Das Publikum tat dies auch höchst bereitwillig und schien auch durchaus Gefallen daran zu finden, der Zufallskunst zu lauschen und ihr auf der Leinwand zuzusehen und sich dazu z.B. ein paar Gedanken darüber zu machen, was ein Ton ist, wie er wirkt, warum er so oder so wirkt, wie er sich im Kirchenraum entfaltet und verklingt, wie kreatürlich dieser Vorgang doch eigentlich ist und wie kreativ wir doch eigentlich sind, wenn wir solche solche Prozesse wahrnehmen und und und. Der Musikphilosoph und bekennende Buddhist John Cage bietet mit Kompositionen wie dieser vielfältige Reflexionsmöglichkeiten, und das Verblüffende dabei ist, dass die Vorgaben, die Cage für die Musiker macht, trotz aller Freiheiten und Zufälligkeiten dann doch immer spannende klangliche Ergebnisse ergeben.

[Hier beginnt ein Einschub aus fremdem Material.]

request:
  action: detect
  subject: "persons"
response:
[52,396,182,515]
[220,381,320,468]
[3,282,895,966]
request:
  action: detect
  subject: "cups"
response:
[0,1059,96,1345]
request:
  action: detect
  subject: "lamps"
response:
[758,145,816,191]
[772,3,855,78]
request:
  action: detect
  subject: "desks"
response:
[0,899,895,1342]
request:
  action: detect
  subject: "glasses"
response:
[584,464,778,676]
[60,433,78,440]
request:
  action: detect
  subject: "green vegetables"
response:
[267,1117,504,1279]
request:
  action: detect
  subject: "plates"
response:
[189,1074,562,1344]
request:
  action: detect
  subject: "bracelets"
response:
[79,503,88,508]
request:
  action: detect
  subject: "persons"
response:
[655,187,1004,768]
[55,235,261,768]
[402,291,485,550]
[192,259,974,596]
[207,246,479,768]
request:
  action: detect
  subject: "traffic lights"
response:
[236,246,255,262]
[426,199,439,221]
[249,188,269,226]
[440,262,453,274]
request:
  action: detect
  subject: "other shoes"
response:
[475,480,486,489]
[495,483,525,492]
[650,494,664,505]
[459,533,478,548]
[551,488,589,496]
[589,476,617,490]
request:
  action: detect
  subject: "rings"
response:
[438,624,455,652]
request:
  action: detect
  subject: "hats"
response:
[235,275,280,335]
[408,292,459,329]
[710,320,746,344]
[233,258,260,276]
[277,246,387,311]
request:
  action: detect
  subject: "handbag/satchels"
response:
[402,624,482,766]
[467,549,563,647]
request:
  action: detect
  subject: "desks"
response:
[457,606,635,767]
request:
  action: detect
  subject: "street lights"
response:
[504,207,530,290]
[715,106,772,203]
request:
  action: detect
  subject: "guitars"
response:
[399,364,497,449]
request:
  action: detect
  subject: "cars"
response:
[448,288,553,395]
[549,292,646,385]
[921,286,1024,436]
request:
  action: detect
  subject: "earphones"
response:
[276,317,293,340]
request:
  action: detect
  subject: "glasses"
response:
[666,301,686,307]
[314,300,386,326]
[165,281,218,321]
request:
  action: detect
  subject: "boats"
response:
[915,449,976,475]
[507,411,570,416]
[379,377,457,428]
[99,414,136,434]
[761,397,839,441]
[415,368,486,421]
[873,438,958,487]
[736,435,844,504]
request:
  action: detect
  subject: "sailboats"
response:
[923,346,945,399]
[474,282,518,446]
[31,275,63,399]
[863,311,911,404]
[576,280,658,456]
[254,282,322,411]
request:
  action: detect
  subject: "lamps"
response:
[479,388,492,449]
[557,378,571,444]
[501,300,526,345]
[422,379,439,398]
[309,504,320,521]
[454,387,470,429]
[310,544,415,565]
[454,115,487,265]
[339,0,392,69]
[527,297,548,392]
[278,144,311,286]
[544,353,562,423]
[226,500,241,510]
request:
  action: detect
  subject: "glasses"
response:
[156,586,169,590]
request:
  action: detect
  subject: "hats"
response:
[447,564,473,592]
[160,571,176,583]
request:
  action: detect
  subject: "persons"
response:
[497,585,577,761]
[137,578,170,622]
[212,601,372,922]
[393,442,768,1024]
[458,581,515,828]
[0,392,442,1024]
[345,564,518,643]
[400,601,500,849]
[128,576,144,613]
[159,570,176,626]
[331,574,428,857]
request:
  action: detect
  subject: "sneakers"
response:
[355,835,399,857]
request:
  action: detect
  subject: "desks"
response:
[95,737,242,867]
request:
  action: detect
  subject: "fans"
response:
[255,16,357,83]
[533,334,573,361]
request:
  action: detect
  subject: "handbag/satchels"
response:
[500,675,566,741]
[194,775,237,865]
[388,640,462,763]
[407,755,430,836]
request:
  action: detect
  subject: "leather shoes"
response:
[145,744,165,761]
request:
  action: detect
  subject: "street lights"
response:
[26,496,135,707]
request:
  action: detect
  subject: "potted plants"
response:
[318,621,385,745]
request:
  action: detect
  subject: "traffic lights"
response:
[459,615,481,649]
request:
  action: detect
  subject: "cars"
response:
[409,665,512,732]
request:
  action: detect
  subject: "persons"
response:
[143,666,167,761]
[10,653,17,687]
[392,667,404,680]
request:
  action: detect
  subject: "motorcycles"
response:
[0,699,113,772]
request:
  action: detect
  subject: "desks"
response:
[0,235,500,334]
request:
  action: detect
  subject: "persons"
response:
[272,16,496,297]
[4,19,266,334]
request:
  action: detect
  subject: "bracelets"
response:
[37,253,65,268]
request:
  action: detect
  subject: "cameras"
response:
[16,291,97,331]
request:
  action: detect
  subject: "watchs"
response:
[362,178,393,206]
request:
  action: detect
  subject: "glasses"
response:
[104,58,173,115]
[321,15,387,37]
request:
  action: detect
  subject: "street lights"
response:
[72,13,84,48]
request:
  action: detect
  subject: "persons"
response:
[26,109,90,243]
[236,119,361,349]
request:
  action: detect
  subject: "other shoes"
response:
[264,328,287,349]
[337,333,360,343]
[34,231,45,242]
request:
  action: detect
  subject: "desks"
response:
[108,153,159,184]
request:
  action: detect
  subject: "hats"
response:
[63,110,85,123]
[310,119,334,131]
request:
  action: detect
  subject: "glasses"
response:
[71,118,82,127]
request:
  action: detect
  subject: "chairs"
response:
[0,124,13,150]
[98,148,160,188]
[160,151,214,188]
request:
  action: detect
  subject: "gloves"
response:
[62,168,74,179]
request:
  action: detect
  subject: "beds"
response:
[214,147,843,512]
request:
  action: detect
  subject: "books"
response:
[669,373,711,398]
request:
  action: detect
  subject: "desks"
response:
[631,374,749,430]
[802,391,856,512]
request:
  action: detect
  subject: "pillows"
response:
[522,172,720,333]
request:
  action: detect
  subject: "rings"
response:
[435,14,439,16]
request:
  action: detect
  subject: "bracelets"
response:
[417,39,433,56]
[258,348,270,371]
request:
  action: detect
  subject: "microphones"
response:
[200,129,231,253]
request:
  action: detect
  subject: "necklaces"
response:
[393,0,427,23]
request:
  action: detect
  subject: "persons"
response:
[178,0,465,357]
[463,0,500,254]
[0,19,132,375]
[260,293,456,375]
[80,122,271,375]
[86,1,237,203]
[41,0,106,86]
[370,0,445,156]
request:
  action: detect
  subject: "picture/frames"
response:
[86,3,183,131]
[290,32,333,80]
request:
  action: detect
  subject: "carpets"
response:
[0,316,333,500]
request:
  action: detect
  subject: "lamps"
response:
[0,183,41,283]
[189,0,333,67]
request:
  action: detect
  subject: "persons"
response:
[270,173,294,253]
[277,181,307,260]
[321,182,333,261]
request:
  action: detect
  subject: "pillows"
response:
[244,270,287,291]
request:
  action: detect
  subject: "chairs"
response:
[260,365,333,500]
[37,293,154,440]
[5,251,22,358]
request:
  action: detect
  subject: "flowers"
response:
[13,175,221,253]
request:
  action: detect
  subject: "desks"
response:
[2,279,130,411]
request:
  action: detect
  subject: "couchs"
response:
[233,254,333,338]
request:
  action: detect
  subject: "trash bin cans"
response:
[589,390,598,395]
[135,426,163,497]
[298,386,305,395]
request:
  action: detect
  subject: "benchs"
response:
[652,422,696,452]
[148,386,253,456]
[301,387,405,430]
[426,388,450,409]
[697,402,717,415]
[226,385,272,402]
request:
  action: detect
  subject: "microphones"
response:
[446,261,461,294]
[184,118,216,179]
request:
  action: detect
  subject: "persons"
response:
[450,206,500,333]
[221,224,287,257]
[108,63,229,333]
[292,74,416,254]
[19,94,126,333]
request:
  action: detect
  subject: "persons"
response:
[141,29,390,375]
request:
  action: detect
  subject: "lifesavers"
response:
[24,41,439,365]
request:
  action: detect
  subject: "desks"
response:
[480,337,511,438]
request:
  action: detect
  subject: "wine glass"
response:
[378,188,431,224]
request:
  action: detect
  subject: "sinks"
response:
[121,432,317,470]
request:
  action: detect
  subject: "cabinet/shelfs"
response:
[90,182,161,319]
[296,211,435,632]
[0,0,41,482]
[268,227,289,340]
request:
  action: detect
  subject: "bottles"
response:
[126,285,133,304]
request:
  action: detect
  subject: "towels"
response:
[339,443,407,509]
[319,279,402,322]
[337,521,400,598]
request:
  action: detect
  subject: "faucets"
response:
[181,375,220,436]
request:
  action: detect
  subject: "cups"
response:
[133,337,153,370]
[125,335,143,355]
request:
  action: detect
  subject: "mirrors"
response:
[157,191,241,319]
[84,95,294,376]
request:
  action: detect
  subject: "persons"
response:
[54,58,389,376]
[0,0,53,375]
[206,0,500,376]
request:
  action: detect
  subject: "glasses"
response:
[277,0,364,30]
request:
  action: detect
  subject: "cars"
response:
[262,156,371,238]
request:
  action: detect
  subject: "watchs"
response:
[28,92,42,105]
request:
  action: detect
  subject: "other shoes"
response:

Tags darauf war dann wieder „normale“ Musik zu hören. Das belgische Huelgas Ensemble, das seit gut 50 Jahren eine Institution in Sachen Vokalmusik der Renaissance und des Mittelalters ist, brachte unter der Leitung des nicht minder legendären Dirigenten Paul van Nevel einen Ausschnitt aus Orlando di Lassos Motetten-Zyklus „Prophetiae Sibyllarum“ in einen musikalischen Dialog mit Wolfgang Rihms quasi Requiem „Et Lux“.

Rihm komponierte „Et Lux“ 2009 für Vokalensemble und Streichquartett und schuf damit eine ebenso beziehungsreiche wie faszinierende Verbindung von Referenzen an die niederländische Vokalpolyphonie mit überaus differenzierten klanglichen Techniken der Musik des späten 20. Jahrhunderts. So wie sich bei den Niederländern Homophonie und Polyphonie abwechseln und in verschiedenen Ausprägungen zu immer neuen Komplexitäten aufschwingen, so tut dies auch Rihm mit einer dichten Polyphonie, die mal tonal, mal spektral wirkt und dabei vom Streichquartett beziehungsreich begleitet bzw. akzentuiert wird – zum Teil geräuschhaft, zum Teil kantabel. In inniger Verbindung mit dem bis in kleinste polyphone Verästelungen hinein perfekt intonierenden Chor agierte hier das Minguet Quartett.

Den Text der katholischen Lithurgie des Requiems ordnet Rihm neu an und setzt damit seinerseits besondere Akzente auf die Themen Lux perpetua luceat und Libera eas. Weniger stark geht es ihm um die Themen „Tag des Zorns“ oder das „Zittern“ vor dem Ende – auch wenn das in nervösem Pizzikato durchaus hörbar wird….Im Zentrum stehen die zunächst zärtliche Visionen oder Anrufungen des ewigen Lichts, die dann einem unruhigen Zweifeln und Ungewissheit weichen und schließlich in geradezu flehentliche Rufe nach „Befreiung“ münden. Eine enorm eindringliche Komposition des Agnostikers Rihm, die singulär in seinem Schaffen ist und zu seinen stärksten Kompositionen zählt – im Kontext der Lux aeterna-Thematik des diesjährigen Festivals ideal platziert.